START Supplied text
The fossil of the earliest known
primate to have inhabited the North American continent - Teilhardina magnoliana
, dating 55 million years ago, was recently uncovered in the Gulf Coastal Plain
of Mississippi, according to a study led by Christopher
Beard, paleontologist at the Carnegie Museum of Natural History in Pittsburg,
Pennsylvania.
Although it is believed that primates
first appeared almost synchronously in Asia, Europe and North America, a
correlation using the global carbon isotope excursion (CIE) indicated that the
primates first migrated to North American before arriving to Europe from Asia.
The newly uncovered fossil is at
least 100,000 years older than similar primates, such as Teilhardina brandti
discovered in the Big Horn Basin of Wyoming or Teilhardina belgica discovered
in Belgium, and dates back shortly after the Paleocene-Eocene period, when the
earth was marked by a rapid and dramatic global warming phenomenon, known as
Paleocene-Eocene Thermal Maximum - PETM.
This is presumably the reason
why the small, one-ounce creature migrated from Asia to North America instead
of Europe. The high temperatures on Earth’s surface, the melting of ice caps
and the expansion of typical lush vegetation towards the North American continent,
which was then connected to Asia through a landmass, determined Teilhardina to
simply follow the line of vegetation.
END Supplied text
START Information
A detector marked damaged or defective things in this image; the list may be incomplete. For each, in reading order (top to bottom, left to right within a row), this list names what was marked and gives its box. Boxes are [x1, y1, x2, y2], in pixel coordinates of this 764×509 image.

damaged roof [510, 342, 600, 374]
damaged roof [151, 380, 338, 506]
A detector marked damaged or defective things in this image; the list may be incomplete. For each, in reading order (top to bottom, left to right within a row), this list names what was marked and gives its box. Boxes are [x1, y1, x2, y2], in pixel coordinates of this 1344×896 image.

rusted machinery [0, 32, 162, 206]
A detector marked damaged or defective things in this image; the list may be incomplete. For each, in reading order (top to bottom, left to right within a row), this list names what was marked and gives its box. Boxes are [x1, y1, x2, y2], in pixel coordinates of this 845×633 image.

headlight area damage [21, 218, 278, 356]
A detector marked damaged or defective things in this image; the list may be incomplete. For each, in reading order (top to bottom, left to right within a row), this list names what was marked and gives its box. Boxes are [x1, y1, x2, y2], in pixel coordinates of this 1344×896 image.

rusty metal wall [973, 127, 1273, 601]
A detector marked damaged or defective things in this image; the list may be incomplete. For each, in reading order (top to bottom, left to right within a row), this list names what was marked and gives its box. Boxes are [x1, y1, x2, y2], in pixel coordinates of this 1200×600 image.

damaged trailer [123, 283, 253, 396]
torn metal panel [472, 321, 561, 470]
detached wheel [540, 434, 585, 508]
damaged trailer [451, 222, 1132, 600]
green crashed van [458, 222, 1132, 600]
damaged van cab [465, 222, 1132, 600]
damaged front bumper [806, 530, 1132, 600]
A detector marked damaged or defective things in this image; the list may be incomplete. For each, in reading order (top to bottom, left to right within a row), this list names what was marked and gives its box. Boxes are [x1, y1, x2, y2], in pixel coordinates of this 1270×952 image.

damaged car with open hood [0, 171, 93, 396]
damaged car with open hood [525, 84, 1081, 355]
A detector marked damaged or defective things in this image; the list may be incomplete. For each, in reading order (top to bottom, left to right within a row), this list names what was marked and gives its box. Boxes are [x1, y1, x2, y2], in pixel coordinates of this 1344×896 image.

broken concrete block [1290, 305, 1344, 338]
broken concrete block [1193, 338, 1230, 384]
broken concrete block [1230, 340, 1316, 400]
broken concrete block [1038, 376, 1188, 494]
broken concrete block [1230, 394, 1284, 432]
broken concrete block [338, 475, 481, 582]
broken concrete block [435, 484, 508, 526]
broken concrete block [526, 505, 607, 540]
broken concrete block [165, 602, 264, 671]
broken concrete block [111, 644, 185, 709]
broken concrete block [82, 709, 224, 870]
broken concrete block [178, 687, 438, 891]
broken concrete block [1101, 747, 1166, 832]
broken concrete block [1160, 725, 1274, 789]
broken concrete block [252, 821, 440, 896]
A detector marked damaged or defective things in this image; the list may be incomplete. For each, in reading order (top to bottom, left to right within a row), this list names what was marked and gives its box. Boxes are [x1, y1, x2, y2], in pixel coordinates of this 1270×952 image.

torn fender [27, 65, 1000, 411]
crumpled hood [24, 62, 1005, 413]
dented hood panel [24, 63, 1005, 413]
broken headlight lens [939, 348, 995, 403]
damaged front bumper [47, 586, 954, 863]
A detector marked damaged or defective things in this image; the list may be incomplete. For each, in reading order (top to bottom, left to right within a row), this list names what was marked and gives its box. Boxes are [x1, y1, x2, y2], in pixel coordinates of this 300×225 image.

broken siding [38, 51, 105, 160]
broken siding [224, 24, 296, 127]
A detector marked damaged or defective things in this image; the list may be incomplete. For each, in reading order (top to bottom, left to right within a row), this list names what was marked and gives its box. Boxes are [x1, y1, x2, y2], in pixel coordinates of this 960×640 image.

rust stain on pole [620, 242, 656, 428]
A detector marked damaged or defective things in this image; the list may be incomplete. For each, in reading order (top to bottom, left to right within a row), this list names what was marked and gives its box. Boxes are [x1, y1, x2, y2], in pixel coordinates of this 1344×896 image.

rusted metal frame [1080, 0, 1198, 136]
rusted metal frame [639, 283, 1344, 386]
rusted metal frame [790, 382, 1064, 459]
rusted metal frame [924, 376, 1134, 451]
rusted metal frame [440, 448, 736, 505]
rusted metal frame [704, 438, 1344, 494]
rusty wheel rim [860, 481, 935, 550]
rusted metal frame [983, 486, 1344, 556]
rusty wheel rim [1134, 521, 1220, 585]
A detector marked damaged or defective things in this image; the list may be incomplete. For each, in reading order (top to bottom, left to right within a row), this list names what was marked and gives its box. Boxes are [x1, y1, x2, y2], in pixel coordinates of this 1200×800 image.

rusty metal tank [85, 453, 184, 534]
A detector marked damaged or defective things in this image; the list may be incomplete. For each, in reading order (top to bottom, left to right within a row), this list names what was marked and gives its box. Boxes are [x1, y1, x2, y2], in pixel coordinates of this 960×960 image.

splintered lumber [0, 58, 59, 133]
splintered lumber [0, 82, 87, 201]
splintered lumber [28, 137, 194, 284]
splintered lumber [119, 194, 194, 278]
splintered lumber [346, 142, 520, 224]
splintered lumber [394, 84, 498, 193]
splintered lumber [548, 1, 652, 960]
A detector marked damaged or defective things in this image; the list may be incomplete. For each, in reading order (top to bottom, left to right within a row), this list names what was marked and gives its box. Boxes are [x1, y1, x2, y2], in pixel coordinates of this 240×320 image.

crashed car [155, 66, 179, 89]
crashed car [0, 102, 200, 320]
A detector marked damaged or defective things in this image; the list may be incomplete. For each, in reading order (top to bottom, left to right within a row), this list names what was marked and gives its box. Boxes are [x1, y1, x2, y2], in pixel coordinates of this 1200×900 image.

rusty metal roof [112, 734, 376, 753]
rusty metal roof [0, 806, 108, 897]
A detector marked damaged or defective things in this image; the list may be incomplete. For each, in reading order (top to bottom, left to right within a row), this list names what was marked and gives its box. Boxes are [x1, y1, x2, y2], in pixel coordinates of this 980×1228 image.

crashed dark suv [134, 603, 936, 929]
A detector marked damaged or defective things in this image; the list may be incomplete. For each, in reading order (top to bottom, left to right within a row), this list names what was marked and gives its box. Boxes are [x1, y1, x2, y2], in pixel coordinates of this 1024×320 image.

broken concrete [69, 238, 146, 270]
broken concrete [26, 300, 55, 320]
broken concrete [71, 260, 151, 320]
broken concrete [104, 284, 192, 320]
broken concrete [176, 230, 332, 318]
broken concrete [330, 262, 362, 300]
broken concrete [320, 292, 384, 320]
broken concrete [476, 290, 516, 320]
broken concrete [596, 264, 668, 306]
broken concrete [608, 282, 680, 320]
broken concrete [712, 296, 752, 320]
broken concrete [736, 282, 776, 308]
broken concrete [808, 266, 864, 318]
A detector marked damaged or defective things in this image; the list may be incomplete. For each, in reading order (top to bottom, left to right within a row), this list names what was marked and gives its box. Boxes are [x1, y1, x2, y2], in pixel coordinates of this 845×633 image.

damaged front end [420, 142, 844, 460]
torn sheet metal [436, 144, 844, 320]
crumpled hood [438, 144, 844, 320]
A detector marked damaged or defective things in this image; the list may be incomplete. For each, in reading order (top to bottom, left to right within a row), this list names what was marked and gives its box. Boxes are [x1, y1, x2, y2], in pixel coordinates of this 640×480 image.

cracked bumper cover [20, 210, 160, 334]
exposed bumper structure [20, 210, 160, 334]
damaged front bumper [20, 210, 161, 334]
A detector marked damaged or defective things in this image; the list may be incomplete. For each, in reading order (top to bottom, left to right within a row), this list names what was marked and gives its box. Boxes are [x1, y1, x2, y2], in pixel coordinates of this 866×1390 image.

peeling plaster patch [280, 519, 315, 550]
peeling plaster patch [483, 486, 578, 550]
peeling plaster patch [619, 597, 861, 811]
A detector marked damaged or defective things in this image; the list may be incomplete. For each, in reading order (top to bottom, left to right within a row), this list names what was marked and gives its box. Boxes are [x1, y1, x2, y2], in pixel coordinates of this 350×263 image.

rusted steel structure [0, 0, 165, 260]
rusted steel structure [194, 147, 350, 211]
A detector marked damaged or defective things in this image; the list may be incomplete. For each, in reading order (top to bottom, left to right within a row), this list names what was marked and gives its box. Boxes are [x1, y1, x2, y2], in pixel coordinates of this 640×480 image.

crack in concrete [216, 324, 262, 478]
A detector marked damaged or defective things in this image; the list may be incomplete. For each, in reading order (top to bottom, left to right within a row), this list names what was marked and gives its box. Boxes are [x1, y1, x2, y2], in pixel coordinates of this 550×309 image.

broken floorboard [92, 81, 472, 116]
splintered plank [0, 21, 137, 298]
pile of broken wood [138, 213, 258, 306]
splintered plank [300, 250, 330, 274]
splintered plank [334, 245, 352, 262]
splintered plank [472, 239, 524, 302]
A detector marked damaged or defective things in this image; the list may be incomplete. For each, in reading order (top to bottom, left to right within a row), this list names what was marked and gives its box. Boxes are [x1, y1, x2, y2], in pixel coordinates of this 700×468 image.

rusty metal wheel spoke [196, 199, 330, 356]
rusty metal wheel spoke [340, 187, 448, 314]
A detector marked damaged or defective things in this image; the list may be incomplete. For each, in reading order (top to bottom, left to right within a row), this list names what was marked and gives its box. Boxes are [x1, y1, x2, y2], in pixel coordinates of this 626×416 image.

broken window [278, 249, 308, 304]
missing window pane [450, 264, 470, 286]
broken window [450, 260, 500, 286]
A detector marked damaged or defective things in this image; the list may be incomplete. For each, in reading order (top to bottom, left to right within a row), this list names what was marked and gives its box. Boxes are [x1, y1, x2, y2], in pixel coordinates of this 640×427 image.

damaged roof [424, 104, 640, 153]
END Information
**Exercise requirements**. Rewrite the passage of the primate fossil text starting at "The newly uncovered" and ending at "Maximum - PETM.", replacing "rapid and dramatic" with "sudden and pronounced".

**Result**.
The newly uncovered fossil is at
least 100,000 years older than similar primates, such as Teilhardina brandti
discovered in the Big Horn Basin of Wyoming or Teilhardina belgica discovered
in Belgium, and dates back shortly after the Paleocene-Eocene period, when the
earth was marked by a sudden and pronounced global warming phenomenon, known as
Paleocene-Eocene Thermal Maximum - PETM.